I was thinking, yesterday, of preparation. It’s not something I have a really good grasp of outside of very formal or important situations, mainly because I seem to think that people, on the whole, don’t have to do much preparation to get smaller things done in their lives.
Like get dressed in the morning.
I know I stress less if I don’t have to make choices when my mind’s not up to speed, which is the majority of a morning. I can if the scope is limited (find error in text, fix error in text) but not if the scope is open (I literally have twelve different top combinations I can put on for work this morning OH GOD NO).
I’ve done that sort of thing before — prepping wardrobe at an hour where my brain’s warmed up and okay with picking things out — though I often fall out of the practice for any number of reasons. But yesterday I was thinking about preparation for tasks that are more complex than picking out clothes but far, far less complex than preparing for, say, a sword grading.
Like, for just about anything else that I do. I used to game my brain by approaching things i needed to do in a shallow spiral, so as not to kick up oppositional refusal. I might know I need to wash the dishes, but if I attempt a frontal approach, I get angry and overwhelmed (I know! Overwhelmed at dishes, what kind of bullshit is that) and won’t actually do it. But if I just go into the kitchen, and then, you know, wash a glass ’cause I need it, then, well, I’m aready there and I don’t have to do everything that’s in the sink and that’s when the dishes get done by me.
But for things that don’t trigger a resentment response, but instead an anxiety response — a feeling of inadequacy or errors yet to be committed — this prep angle sounds like it might just work.
For example, the primary source translating I do. I usually “sneak up” on it by opening up the appropriate PDF while working on a bunch of other things, and then let myself get drawn into the text. But that’s not ideal because I don’t have as much control over what part of the text snags me, and I usually end up working until I’m overtired and that has its own negative consequences.
Instead, I was thinking I could spend a little time specifically searching out a reasonable chunk of text — two, maybe three pages — of a passage that’s immediately relevant, and clip those pages into a separate file. My job is to translate those bits. If I want to do more, that’s fine, but I’m only responsible for this small number, which helps prevent the anxiety-overwhelm reaction that makes my brain static roar up and turns me useless for a while. I am pre-limiting the scope of things I want to do so I’m making fewer decisions and taxing the executive bits of my mind less.

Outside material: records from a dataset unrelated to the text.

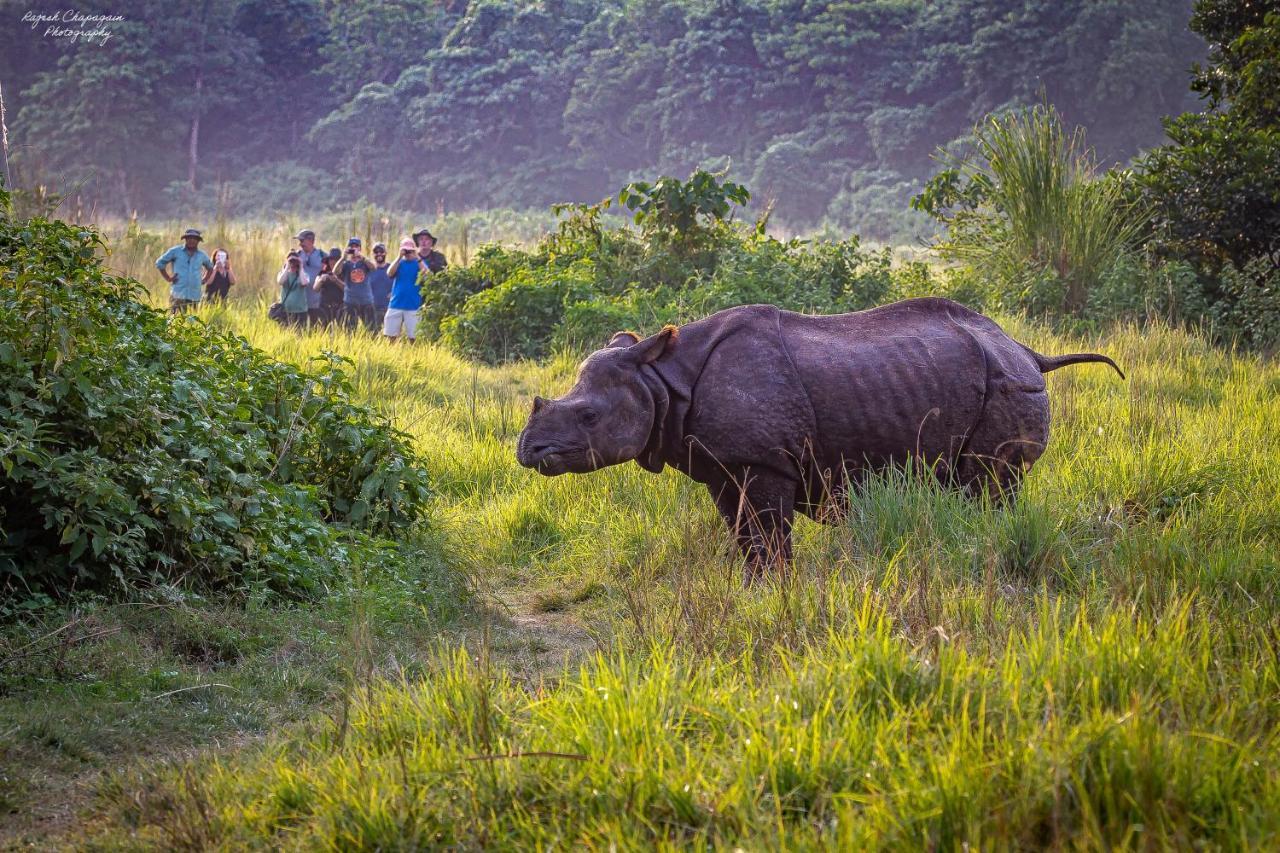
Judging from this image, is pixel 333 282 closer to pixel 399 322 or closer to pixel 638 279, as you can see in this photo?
pixel 399 322

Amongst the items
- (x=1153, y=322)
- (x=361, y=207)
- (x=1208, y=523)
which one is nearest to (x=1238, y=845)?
(x=1208, y=523)

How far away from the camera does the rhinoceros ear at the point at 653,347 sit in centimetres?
533

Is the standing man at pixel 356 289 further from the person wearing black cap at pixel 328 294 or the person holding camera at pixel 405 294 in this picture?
the person holding camera at pixel 405 294

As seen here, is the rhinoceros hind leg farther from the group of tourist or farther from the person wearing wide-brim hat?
the person wearing wide-brim hat

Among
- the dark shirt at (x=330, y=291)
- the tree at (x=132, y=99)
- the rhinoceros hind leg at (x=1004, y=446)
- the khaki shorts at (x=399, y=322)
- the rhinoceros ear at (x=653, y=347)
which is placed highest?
the tree at (x=132, y=99)

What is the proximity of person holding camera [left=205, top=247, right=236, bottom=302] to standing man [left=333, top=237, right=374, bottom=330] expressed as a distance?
135 cm

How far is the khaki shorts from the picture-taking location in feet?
47.3

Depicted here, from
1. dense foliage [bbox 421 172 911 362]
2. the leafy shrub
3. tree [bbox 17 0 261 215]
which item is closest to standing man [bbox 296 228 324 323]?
dense foliage [bbox 421 172 911 362]

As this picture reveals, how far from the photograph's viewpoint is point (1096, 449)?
7184mm

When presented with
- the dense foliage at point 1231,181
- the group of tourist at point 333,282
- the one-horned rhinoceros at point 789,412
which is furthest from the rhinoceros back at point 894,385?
the group of tourist at point 333,282

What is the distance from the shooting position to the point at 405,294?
1452cm

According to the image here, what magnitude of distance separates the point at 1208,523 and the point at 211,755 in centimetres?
394

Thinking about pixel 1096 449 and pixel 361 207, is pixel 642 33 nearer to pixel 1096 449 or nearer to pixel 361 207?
pixel 361 207

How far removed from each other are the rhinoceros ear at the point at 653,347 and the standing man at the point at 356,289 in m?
10.1
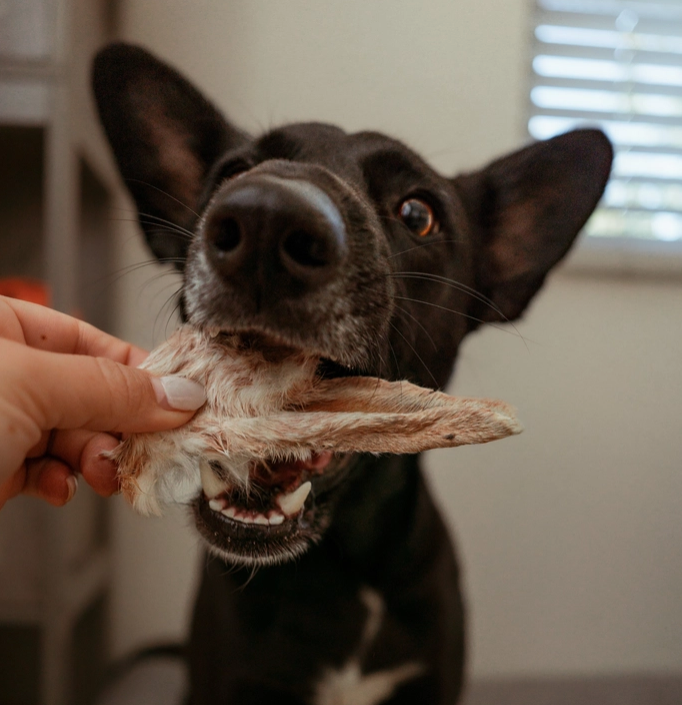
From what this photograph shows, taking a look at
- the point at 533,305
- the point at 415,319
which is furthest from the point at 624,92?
the point at 415,319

I’m sure that for most of you this is blindingly obvious — there may be many of you thinking that someone who appears reasonably intelligent can’t possibly believe this is a new or novel concept that requires trying out. Well, let me welcome you to the land of impaired executive function. If it looks to you like it sucks, I assure you it sucks more than it looks.
At any rate, I’ll try this over the next few days and see if the benefits outweigh the effort required, thereby insuring I continue to do this sort of thing with low resentment. Resentment makes me quit doing a lot of things.